__DOCUMENT SEGMENT__
Introduction to the Map Function in Make.com
The {{map}} function takes an array, lets you give each element a temporary name, and returns a new array made from whatever you compute for each element. Most real workflows follow this flow: start with an array, optionally filter it by a condition, then map each remaining item to the value or object you want. If you need a single text string (like a CSV), join the mapped results.
Make.com Map Function Examples
In the video below, you’ll see 3x examples:
1. Simple Array (module #4) – a flat list of people and destinations.
2. Join Example (module #7) – shows how you’d turn a mapped array into a single string.
3. Nested Array (module #1) – bookings with nested customer contacts, travel, and payment data.
Make.com Map Function Video Guide
Example 1: Simple Array (module #4)
A Parse JSON module that outputs an array of objects with id, name, email, and destination. Sample items include John Smith (Tenerife), Sarah Johnson (Crete), David Brown (Cyprus), and Emma Wilson (Mallorca). This gives you a predictable practice set.
Extract all emails: {{map(4.array; a; a.email)}}
Turn names into a CSV (map + join): {{join(map(4.array; a; a.name); “, “)}}
Example 2: Join Example (module #7)
A Set Variable module pre-seeded with a placeholder pattern {{join(map(; ); )}} to remind you to fill in three things: the array path, the map expression, and your delimiter. It’s a nudge that mapping gives you an array and joining gives you text.

__TASKS FOR THIS EXERCISE__
#1 Answer these from the map function guide:
(a) Which module number holds the Nested Array example?
(b) What destination is given for Sarah Johnson?
(c) What kind of module is used in the Join Example?
#2 Please retype the map function guide, starting at "Introduction to the" and ending at "the mapped results.".
#3 Write what comes next in the map function guide, picking up after its final sentence.

__Recorded data__
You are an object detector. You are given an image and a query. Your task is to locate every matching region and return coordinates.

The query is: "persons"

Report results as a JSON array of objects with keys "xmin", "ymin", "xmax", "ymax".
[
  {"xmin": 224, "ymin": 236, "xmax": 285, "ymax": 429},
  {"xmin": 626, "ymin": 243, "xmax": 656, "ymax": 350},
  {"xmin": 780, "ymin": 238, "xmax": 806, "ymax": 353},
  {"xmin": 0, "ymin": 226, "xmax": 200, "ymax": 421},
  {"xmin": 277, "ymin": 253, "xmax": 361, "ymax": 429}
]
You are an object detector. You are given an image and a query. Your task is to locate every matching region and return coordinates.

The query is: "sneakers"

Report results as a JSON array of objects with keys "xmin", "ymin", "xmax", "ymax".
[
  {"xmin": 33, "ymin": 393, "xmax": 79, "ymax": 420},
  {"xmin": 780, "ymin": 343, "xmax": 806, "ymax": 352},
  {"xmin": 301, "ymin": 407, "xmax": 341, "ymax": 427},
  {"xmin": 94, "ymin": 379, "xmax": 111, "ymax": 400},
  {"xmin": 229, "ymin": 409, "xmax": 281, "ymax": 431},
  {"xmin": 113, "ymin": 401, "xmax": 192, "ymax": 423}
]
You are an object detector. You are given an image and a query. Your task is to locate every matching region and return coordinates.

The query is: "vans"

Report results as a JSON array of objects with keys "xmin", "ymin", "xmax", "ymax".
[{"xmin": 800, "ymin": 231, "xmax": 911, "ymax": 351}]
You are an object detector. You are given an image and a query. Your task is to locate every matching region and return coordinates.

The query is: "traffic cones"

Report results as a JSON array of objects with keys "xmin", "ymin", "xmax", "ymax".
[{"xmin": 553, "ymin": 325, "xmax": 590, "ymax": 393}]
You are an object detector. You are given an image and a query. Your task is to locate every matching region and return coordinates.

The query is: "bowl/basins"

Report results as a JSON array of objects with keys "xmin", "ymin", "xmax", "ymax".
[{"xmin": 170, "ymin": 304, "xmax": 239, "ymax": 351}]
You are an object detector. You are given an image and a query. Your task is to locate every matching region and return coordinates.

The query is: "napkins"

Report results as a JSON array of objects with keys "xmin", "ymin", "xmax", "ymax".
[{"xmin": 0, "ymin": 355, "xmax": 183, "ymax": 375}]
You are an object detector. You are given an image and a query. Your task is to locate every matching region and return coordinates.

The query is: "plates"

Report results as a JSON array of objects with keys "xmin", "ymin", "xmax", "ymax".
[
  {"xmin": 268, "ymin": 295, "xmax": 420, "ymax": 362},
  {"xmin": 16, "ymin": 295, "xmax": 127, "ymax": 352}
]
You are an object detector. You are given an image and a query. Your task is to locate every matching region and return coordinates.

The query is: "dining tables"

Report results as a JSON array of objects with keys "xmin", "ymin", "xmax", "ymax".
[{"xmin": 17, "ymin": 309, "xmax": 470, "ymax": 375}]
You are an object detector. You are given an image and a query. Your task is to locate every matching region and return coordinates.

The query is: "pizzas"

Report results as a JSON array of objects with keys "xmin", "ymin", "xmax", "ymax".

__RESPONSES__
#1
(a) Module #1
(b) Crete
(c) A Set Variable module

#2
Introduction to the Map Function in Make.com
The {{map}} function takes an array, lets you give each element a temporary name, and returns a new array made from whatever you compute for each element. Most real workflows follow this flow: start with an array, optionally filter it by a condition, then map each remaining item to the value or object you want. If you need a single text string (like a CSV), join the mapped results.

#3
Destination CSV from the Simple Array: {{join(map(4.array; a; a.destination); “, “)}}
Example 3: Nested Array (module #1)
A richer JSON structure: each booking has a customer (with contacts array), travel details, and payment info. Some payments are “Paid,” one is “Cancelled.” This is perfect for learning filter + map and for indexing into nested arrays.
Important – use the ‘.’ as per the video to get the child item.
Make.com Map Function – Final Steps
If you take one thing from the three examples, make it this: start with an array, optionally narrow it with a filter, then map each remaining item into the exact value or object you need. If you want text for an email, Slack message, or UI label, join the mapped array at the very end.
Start with the Simple Array to get the feel for paths, aliasing, and joining. Move to the Join Example to cement the idea that map returns arrays and join turns arrays into text. Then graduate to the Nested Array and practise filtering at the parent level before mapping into child arrays. Once that rhythm clicks, you’ll find yourself shaping API payloads, building polished labels, and producing accurate totals with only a few compact expressions.
Happy mapping!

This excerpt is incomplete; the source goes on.